When my children first came home from foster care, life was different for all of us. I was clean and sober, thrown into a new apartment withthree little strangers. My children were 10 years, 5 years and two weeks old when they were removed, and 12, 7 and 18 months when they were returned.
Old-School Techniques
At first, I was very confused how to parent my children. The fact is, during my children’s early years I used the parenting style I learned from family members. You know the model: beat your children if they disobey you, beat them if they talk back, beat them if they get in trouble, steal, have sex at a young age, act disrespectful. Beat them!
Don’t get me wrong, some of the old-school rules are good and important. For example: have manners, respect your elders—that’s a must. But techniques like, “Children should be seen and not heard” and beating or controlling your children had to go.
My theory is that, for my community, this method of raising your kids began with slavery. Parents probably figured that if they beat their own children, their masters wouldn’t, and this would save the children’s lives. The method was meant to protect children. But beating your children really doesn’t work. It creates silent and enraged children who, too often, grow up to be rigid and insensitive to their own children’s feelings and needs.
I Needed to Change
Once I took parenting classes, I also realized that the model I mimicked was not legal. If I wanted to keep my children out of foster care, I needed to change my style.
· · ·
Continue the essay about parenting after children return from foster care, starting after its last sentence. The listing that comes after this essay is from a separate, unrelated source.

DATASET EXCERPTS:
· · ·
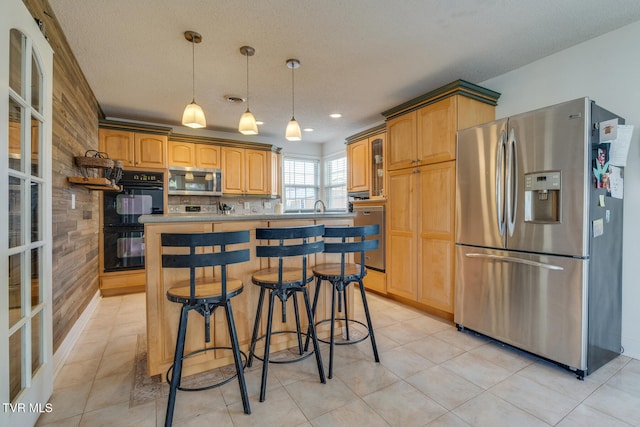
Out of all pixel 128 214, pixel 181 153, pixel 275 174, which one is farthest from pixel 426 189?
pixel 128 214

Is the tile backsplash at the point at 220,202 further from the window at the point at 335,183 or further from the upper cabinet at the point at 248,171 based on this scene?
the window at the point at 335,183

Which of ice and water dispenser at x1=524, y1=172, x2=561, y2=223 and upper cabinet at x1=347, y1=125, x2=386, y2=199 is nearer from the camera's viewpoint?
ice and water dispenser at x1=524, y1=172, x2=561, y2=223

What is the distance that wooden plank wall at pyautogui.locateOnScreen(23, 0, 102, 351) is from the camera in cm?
→ 212

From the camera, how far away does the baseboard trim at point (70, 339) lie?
2.06 m

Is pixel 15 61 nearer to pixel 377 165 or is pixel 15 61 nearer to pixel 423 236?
pixel 423 236

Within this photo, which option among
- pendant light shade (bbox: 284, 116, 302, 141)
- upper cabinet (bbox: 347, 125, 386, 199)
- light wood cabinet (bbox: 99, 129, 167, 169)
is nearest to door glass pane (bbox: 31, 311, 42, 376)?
pendant light shade (bbox: 284, 116, 302, 141)

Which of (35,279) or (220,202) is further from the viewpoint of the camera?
(220,202)

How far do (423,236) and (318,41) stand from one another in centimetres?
207

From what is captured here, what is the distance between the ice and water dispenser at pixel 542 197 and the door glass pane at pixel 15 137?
3022 millimetres

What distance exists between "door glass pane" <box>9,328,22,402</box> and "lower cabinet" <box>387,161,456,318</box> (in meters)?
3.02

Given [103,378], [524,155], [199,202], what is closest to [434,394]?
[524,155]

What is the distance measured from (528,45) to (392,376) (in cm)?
274

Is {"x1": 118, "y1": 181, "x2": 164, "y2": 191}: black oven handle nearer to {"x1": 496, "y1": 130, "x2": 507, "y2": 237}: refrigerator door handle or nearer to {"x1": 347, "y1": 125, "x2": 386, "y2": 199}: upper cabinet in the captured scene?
{"x1": 347, "y1": 125, "x2": 386, "y2": 199}: upper cabinet

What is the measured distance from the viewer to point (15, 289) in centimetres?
141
· · ·
ANSWER BELOW:
But when my teenage son started running wild, I didn’t know how to respond. My son was having many problems at school, at home and in our neighborhood. He started getting high and gang banging. I thought I was going to bury my son before he was 18.
I was so afraid of disciplining him the old way, but all I knew how to do was yell at him. We were arguing and cursing all the time. Our relationship was crazy.
Then came a knock on the door: A detective from the local precinct came holding a manila folder as thick as a cinderblock. The detective had evidence that my son had been committing robberies dating back two years. My son and I sat at the kitchen table with this detective. That was the first time I saw my son smoke a cigarette. He was tight.
I looked in his face and asked him, “Did you do these robberies?”
He said, “Yes, Mommy.”
“Well, then you must take ownership,” I told him. We wrote a full confession and the judge sentenced him to 15 months in a group home.
I started thinking, “Really, what can I do to parent this kid?” I thought back on the parenting and anger management classes I took when my kids were in care. I decided to create a parenting style for my son that I called, “Firm as a father, soft like a mother.”
Keeping My Distance
When my son got locked up, I didn’t scream and beg and cry. I let him do hard time for 15 months, firm like a father. I didn’t want to give him extra attention for doing negative things. I was afraid this would only encourage him to commit crimes again.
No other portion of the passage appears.